Le reste à charge se finance, il ne se paie pas nécessairement au comptant : sur le cas type à Rusio, le reste à charge d'un ménage très modeste ressort à 6 000 € après aide ANAH et prise en charge de l'accompagnement. Étalé sur quinze ans en éco-prêt à taux zéro, cela représente de l'ordre de 35 € par mois, à comparer aux 1 150 € d'économie annuelle attendue sur la facture d'énergie.
À l'échelle du territoire, le volume concerné se mesure : 86 diagnostics publiés pour 1 000 résidences principales, un bassin de travaux structuré autour de CC Pasquale Paoli, environ 30 logements occupés par leur propriétaire. Ce volume ne préjuge d'aucune éligibilité individuelle : il indique seulement où se concentrent, à Rusio, les situations où le scénario décrit sur cette page a le plus de chances d'être pertinent.

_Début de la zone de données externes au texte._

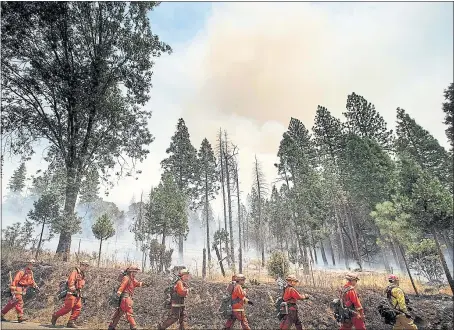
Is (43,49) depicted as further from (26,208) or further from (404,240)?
(26,208)

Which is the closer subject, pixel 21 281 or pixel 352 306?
pixel 352 306

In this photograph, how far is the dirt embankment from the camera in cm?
902

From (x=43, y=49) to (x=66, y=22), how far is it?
212cm

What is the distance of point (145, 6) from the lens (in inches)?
675

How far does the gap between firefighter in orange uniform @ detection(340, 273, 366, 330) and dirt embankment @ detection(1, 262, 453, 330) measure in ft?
6.88

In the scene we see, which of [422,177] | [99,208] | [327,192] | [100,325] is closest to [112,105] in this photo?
[100,325]

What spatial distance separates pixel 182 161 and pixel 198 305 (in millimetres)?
25829

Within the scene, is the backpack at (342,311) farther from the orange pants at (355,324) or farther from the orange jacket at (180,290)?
the orange jacket at (180,290)

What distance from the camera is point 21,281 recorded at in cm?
872

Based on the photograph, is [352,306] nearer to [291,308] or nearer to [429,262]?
[291,308]

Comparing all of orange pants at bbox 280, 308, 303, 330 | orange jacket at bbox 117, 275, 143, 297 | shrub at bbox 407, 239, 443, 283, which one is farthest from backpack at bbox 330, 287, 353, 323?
shrub at bbox 407, 239, 443, 283

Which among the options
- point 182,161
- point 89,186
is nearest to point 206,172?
point 182,161

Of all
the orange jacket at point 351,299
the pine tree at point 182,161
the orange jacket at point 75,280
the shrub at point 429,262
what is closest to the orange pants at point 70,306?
the orange jacket at point 75,280

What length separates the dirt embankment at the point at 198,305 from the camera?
902 cm
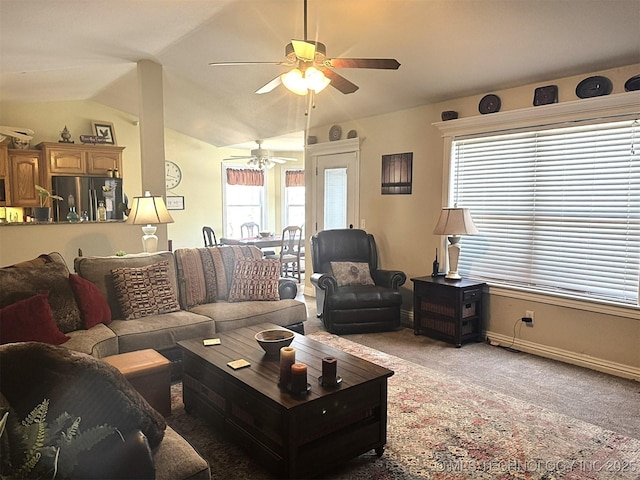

L'ordre des étapes conditionne le droit à l'aide : audit, désignation de l'accompagnateur, dépôt, accord, puis démarrage de une installation photovoltaïque en autoconsommation. À Rusio, un devis signé trop tôt suffit à faire tomber une aide de 32 000 €.
Qui décide, et donc qui finance : 86 % de propriétaires occupants à Rusio, soit environ 30 logements. Pour une installation photovoltaïque en autoconsommation, cela signifie autant de dossiers décidables sans mandat de gestion, le solde relevant du parc locatif et donc d'un montage bailleur distinct.
L'écueil le plus coûteux reste une puissance calée sur la surface disponible plutôt que sur la courbe de charge. Sa reprise après coup coûte couramment 10 à 20 % du poste, soit 675 € à 1 350 € sur le chiffrage retenu à Rusio — un montant qui n'est jamais couvert une seconde fois par l'aide, déjà consommée.
À la réception à Rusio, le document déterminant est l'attestation Consuel et la convention d'autoconsommation. Il conditionne le versement du solde de l'aide, dont le montant maximal atteint 32 000 € pour un ménage très modeste et 18 000 € pour un ménage intermédiaire sur l'assiette de 40 000 € HT.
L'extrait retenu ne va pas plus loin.